A New Season in Revenue Management?

The Arab world is changing. In early September, the news featured former Libyan leader Colonel Muammar Gadhafi's battle to maintain power. Even before Gadhafi's eventual fall, Libyans were already planning for the future of their country.

I met two such Libyans on 7 September at a Revenue Watch workshop on oil revenue management in Beirut, Lebanon. Bringing together civil society leaders from seven Middle Eastern and North African countries—Algeria, Bahrain, Iraq, Kuwait, Libya, Morocco and Yemen—the training provided an opportunity for all to learn more about developments in the region and how civil society can influence oil revenue management policies for the better.

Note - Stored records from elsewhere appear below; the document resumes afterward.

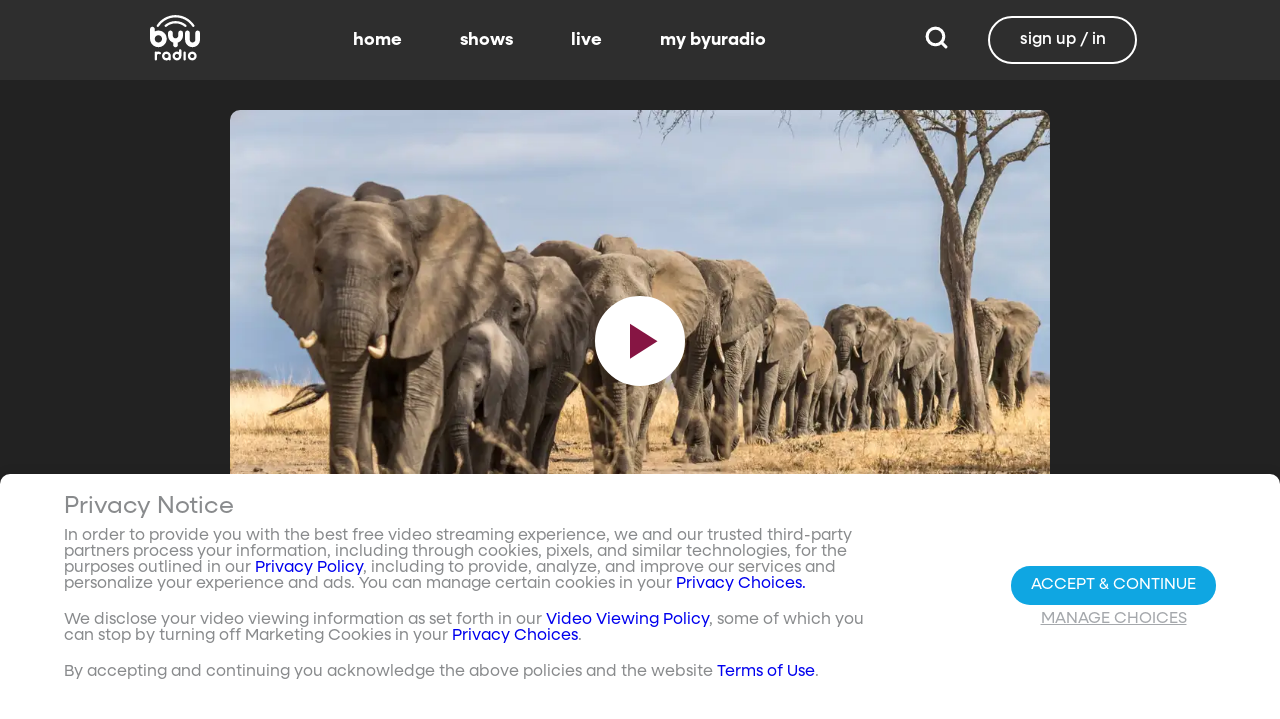

--- FILE ---
content_type: text/javascript; charset=utf-8
request_url: https://www.byuradio.org/_nuxt/DcYIWCAI.js
body_size: 1307
content:
import{_ as z,bo as V,O as i,aA as D,P as F,a5 as B,a6 as R,aB as U,c as m,V as g,a0 as Z,i as Y,ak as x,a as S,Y as P,bx as j,ay as G,S as H,o as f}from"./CL8S-Ufk.js";import{_ as J}from"./CFkkTje5.js";const K={class:"wrapper"},Q={class:"label"},W=["type","placeholder","label"],X={__name:"ValidatedField",props:{modelValue:{required:!0,type:String},fieldType:{type:String,default:"text"},required:{type:Boolean,default:!1},minLength:{type:Number,default:0},maxLength:{type:Number,default:null},exactLength:{type:Number,default:null},placeholder:{type:String,default:""},label:{type:String,default:""},showLabel:{type:Boolean,default:!0},useFloatingLabel:{type:Boolean,default:!1},allowShowPassword:{type:Boolean,default:!1},mustMatch:{type:String,default:null},highlightErrors:{type:Boolean,default:!1},loading:{type:Boolean,default:!1},textPosition:{type:String,default:"left"}},emits:["update:modelValue","update:isValid","update:error","clickedInput","focusIn","focusOut"],setup(a,{emit:T}){const e=a,n=T,$=V?V():{},l=i(e.modelValue||""),d=i(!1),v=i(!1),t=i(""),r=i(!1),h=i(!1),c=i(!1),y=i(!1),p=D("input"),b=F(()=>!t.value),w=F(()=>t.value&&(r.value||h.value||y.value||e.highlightErrors));B(l,()=>{k()}),B(()=>e.modelValue,s=>{l.value=s}),R(()=>{U(()=>{$.autofocus&&p.value&&p.value.focus()}),k()});function k(){n("update:modelValue",l.value),E(),n("update:isValid",b.value),n("update:error",t.value)}function C(){d.value=!d.value}function E(){if(t.value="",r.value=!1,!(e.required&&(A(),t.value))){switch(e.fieldType){case"email":I();break;case"password":q();break;default:(e.minLength||e.maxLength||e.exactLength)&&L();break}h.value||(h.value=!t.value)}}function I(){const s=/^(([^<>()\[\]\\.,;:\s@"]+(\.[^<>()\[\]\\.,;:\s@"]+)*)|(".+"))@((\[[0-9]{1,3}\.[0-9]{1,3}\.[0-9]{1,3}\.[0-9]{1,3}\])|(([a-zA-Z\-0-9]+\.)+[a-zA-Z]{2,}))$/;t.value=s.test(l.value)?"":"Invalid email"}function q(){if(e.mustMatch){t.value=l.value===e.mustMatch?"":"Passwords do not match";return}L(e.minLength||6)}function L(s=e.minLength,u=e.maxLength,o=e.exactLength){o&&l.value.length!==o?(t.value=`${e.label||e.placeholder||"This field"} must be exactly ${o} characters`,l.value.length>o&&(r.value=!0)):s&&l.value.length<s?t.value=`${e.label||e.placeholder||"This field"} must be at least ${s} characters`:u&&l.value.length>u&&(t.value=`${e.label||e.placeholder||"This field"} must be at most ${u} characters`,r.value=!0)}function A(){t.value=l.value?"":`${e.label||e.placeholder||"This field"} is required`}function M(){n("clickedInput")}function N(){v.value=e.useFloatingLabel&&e.showLabel,c.value=!0,n("focusIn")}function O(){l.value||(v.value=!1),y.value=!0,c.value=!1,n("focusOut")}return(s,u)=>(f(),m("div",K,[v.value||!a.useFloatingLabel&&a.showLabel?(f(),m("div",{key:0,class:x(["label-wrapper",a.useFloatingLabel?"floating":"fixed"])},[S("div",Q,P(a.label),1)],2)):g("",!0),Z(S("input",G({ref_key:"input",ref:p,"onUpdate:modelValue":u[0]||(u[0]=o=>l.value=o)},{...s.$attrs,class:"",id:"validated-input",style:""},{type:a.fieldType==="password"?d.value?"text":"password":a.fieldType,class:["validated-input",b.value||!w.value?"valid":"invalid",c.value?"in-focus":"not-in-focus",a.useFloatingLabel?"":"react-on-hover",a.loading?"is-loading":""],style:{textAlign:a.textPosition},placeholder:a.placeholder,label:a.label||a.placeholder,onBlur:u[1]||(u[1]=(...o)=>s.emptyCheck&&s.emptyCheck(...o)),onFocusin:N,onFocusout:O,onClick:M}),null,16,W),[[j,l.value]]),a.fieldType==="password"&&a.allowShowPassword&&l.value?(f(),Y(H(J),{key:1,icon:d.value?"eye-off":"eye",type:"button",class:"show-password-button icon-24px clickable",onClick:C},null,8,["icon"])):g("",!0),w.value?(f(),m("div",{key:2,class:x(["error-label",{"in-focus":c.value}])},P(t.value),3)):g("",!0)]))}},ae=z(X,[["__scopeId","data-v-adf28e67"]]);export{ae as V};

The training covered the institutions, policies and systems that are or should be in place from the moment oil, gas and mining revenues are collected until these funds enter the budget.

In the afternoon, the group dug in the details of sovereign wealth funds, comparing the functioning of the wealth fund in Timor-Leste to the one in Wyoming, which is the richest state per capita in the United States. I overheard a lively "risk-return" discussion between participants from Libya and Iraq. In another group there was broad consensus that changing the policies of an oil fund within its first two years of operation does not convey the right message. From the discussion on whether U.S. bonds are a safe investment, the "lunch and learn" session on government operations in Iraq to the crisp presentation from a Kuwaiti participant on that country's revenue management system, the event created a rich opportunity for participants to compare notes and hear what has worked, and what has not, in one another's countries.